▸ **Work order**
Provide the entries once more, identical in every word.

Data entries:
=== Section Start ===

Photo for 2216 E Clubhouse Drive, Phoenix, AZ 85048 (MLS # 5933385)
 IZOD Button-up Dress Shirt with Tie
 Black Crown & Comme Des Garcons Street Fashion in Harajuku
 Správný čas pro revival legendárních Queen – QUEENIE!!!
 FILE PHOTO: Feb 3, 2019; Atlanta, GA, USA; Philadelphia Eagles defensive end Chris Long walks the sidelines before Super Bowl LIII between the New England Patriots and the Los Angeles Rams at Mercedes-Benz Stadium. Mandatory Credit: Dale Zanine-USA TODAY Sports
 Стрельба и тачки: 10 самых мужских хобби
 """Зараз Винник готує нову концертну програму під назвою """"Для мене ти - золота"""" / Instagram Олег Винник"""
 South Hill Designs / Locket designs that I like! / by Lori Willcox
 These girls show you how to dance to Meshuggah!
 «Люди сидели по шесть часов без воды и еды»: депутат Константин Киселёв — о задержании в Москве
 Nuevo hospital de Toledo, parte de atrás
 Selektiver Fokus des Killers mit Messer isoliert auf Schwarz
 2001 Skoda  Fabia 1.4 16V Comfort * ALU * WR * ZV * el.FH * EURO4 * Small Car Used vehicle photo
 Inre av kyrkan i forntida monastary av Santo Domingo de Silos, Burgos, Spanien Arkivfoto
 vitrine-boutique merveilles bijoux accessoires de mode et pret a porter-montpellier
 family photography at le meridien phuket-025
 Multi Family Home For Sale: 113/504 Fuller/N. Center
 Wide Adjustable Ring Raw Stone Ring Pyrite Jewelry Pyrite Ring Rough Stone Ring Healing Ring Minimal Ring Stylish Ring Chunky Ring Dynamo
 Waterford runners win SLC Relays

=== Section End ===

▸ **Exercise solution**
Photo for 2216 E Clubhouse Drive, Phoenix, AZ 85048 (MLS # 5933385)
 IZOD Button-up Dress Shirt with Tie
 Black Crown & Comme Des Garcons Street Fashion in Harajuku
 Správný čas pro revival legendárních Queen – QUEENIE!!!
 FILE PHOTO: Feb 3, 2019; Atlanta, GA, USA; Philadelphia Eagles defensive end Chris Long walks the sidelines before Super Bowl LIII between the New England Patriots and the Los Angeles Rams at Mercedes-Benz Stadium. Mandatory Credit: Dale Zanine-USA TODAY Sports
 Стрельба и тачки: 10 самых мужских хобби
 """Зараз Винник готує нову концертну програму під назвою """"Для мене ти - золота"""" / Instagram Олег Винник"""
 South Hill Designs / Locket designs that I like! / by Lori Willcox
 These girls show you how to dance to Meshuggah!
 «Люди сидели по шесть часов без воды и еды»: депутат Константин Киселёв — о задержании в Москве
 Nuevo hospital de Toledo, parte de atrás
 Selektiver Fokus des Killers mit Messer isoliert auf Schwarz
 2001 Skoda  Fabia 1.4 16V Comfort * ALU * WR * ZV * el.FH * EURO4 * Small Car Used vehicle photo
 Inre av kyrkan i forntida monastary av Santo Domingo de Silos, Burgos, Spanien Arkivfoto
 vitrine-boutique merveilles bijoux accessoires de mode et pret a porter-montpellier
 family photography at le meridien phuket-025
 Multi Family Home For Sale: 113/504 Fuller/N. Center
 Wide Adjustable Ring Raw Stone Ring Pyrite Jewelry Pyrite Ring Rough Stone Ring Healing Ring Minimal Ring Stylish Ring Chunky Ring Dynamo
 Waterford runners win SLC Relays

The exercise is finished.